Steel, acrylic, plywood, 2 x dvd projections (looped)

Performer: Natasha Mrdalj

Metalwork: Michael Sanders

 

 

The work comprises a metal structure 323 cm high, 83 cm wide and 471 cm long. Two films are back-projected onto acrylic screens that enclose the object at either end, the framed construction housing the mechanisms of projection. The looped films record a woman walking through the space, filmed from either end. The woman appears, and disappears, just as she enters and departs the raised corridor space, her presence contrasted with long periods where the projections appear as still images. The orthogonals of the structure form a kind of ‘perspective box’. Projected and spatial realities are thus duplicated, in that a filmic space is overlaid onto its originating object. The projected images are cropped to the precise proportions of the acrylic screens, the vanishing points corresponding to an eye height of 161.5 cm.

— Supplied information —
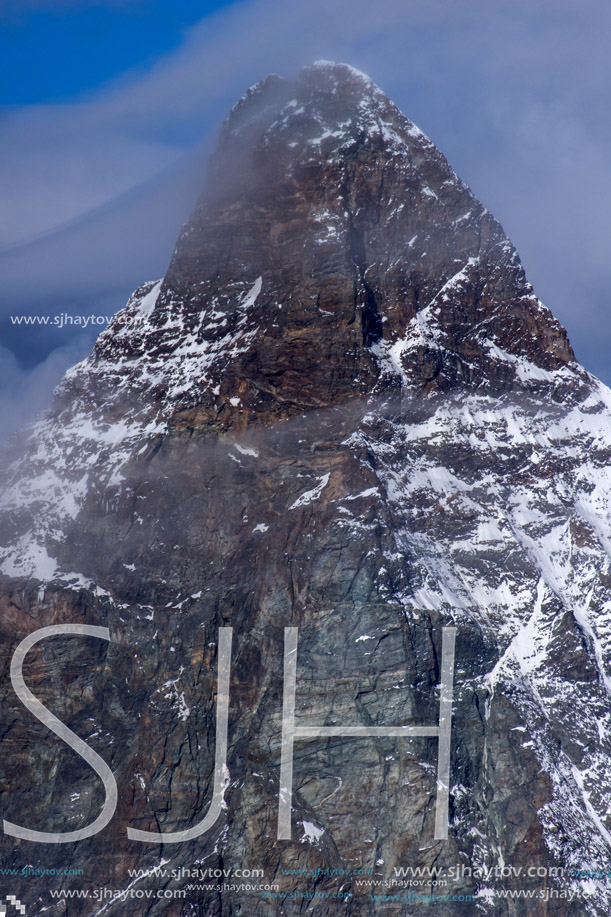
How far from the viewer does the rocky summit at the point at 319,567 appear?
119125 millimetres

— Required task A —
In the artwork description, condense the paragraph beginning "The work comprises a metal structure" into a bulleted list that keeps its main facts.
— Required task B —
Write a continuation of the artwork description, starting right after its last sentence.

— Written reply A —
- Metal structure: 323 cm high, 83 cm wide, 471 cm long.
- Acrylic screens enclose the object at both ends, and two films are back-projected onto them; the framed construction houses the projection mechanisms.
- The looped films show a woman walking through the space, filmed from either end.
- She appears as she enters the raised corridor space and disappears as she leaves it, with long stretches in between where the projections look like still images.
- The structure's orthogonals form a kind of "perspective box," so the filmic space is overlaid onto the object it came from, duplicating projected and spatial reality.
- The images are cropped to the exact proportions of the acrylic screens, with vanishing points set for an eye height of 161.5 cm.

— Written reply B —
The installation thus suggests two implicit viewpoints, correlating to the original camera positions. From here, reality and projected reality overlap. But this doubling-up is contradicted by the multiplicity of other possible viewpoints a spectator adopts towards the sculptural object. From oblique viewpoints, the two-dimensional reality of the screens is juxtaposed with the ‘real’ space behind. While evidently flat, the viewer tries to spatially resolve the projected space that now detaches itself from the three-dimensional space behind. The implied filmic space compresses in relation to the three-dimensional reality of the containing metal structure.